Kohinoor waved a claw dismissively. "Rubbish. As if a war in which there is one engagement on average every century could break a society, no matter how large some of those engagements might get. Practically no-one ever died. Social inertia… certainly, there may have been some of that, but that merely meant more offshoots, many of which are represented here. The Ascendants were atypical, yes, but only for initially failing. At no time did the Chozo population ever fall… except for a few years while we were making that mistake, which broke the old empire entirely. Would you care to guess what it was?"
She winced, but only internally. Enza wasn't the type to complain about truth. It was just… they were her dumb-as-fuck ancestors to complain about, not his, and Kohinoor bringing up that sort of ancient history smarted.
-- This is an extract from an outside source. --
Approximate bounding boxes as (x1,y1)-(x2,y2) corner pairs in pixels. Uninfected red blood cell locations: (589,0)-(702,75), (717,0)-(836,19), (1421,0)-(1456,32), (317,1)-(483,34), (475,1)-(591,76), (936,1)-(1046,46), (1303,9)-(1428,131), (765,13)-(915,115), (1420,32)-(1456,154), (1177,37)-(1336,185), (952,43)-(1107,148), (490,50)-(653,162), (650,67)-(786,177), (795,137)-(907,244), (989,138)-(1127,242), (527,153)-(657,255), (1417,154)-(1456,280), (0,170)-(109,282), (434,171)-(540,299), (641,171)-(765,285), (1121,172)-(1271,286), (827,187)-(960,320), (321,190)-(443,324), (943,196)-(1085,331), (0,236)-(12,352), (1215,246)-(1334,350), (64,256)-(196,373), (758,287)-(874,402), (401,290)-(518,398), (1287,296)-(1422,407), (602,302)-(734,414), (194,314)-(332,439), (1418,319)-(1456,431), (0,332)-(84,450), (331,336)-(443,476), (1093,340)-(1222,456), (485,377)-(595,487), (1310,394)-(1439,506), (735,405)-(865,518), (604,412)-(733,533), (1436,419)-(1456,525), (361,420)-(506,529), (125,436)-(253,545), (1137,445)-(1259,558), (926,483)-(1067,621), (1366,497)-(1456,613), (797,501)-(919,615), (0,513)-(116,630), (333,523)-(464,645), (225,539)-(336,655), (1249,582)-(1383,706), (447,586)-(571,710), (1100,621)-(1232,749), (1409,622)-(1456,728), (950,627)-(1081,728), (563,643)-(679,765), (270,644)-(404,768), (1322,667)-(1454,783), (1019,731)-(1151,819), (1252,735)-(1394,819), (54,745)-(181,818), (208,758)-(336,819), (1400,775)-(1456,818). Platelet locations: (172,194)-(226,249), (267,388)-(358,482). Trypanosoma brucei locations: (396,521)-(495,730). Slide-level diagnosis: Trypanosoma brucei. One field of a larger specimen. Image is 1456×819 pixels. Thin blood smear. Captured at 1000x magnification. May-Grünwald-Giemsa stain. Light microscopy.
That was entirely besides the point, though. This was a lecture, and she was only three years out of her schooling. She knew not to get sidetracked.
So, his question. A mistake that the Ascendants, who focused on mental enhancement, might potentially have made… one which might have helped in the war… and which was somehow relevant here. There were only a couple of options. It being the old Chozo who'd done it narrowed things down further, and mentioning it in this particular situation…
"It isn't a very well-kept secret. The diplomats try to keep everyone else from repeating it, without ever explaining more than they have to; needless to say, that means everyone but some of our cousins know precisely what's what. In fact, groups like yours may be the only ones that believe what you just said."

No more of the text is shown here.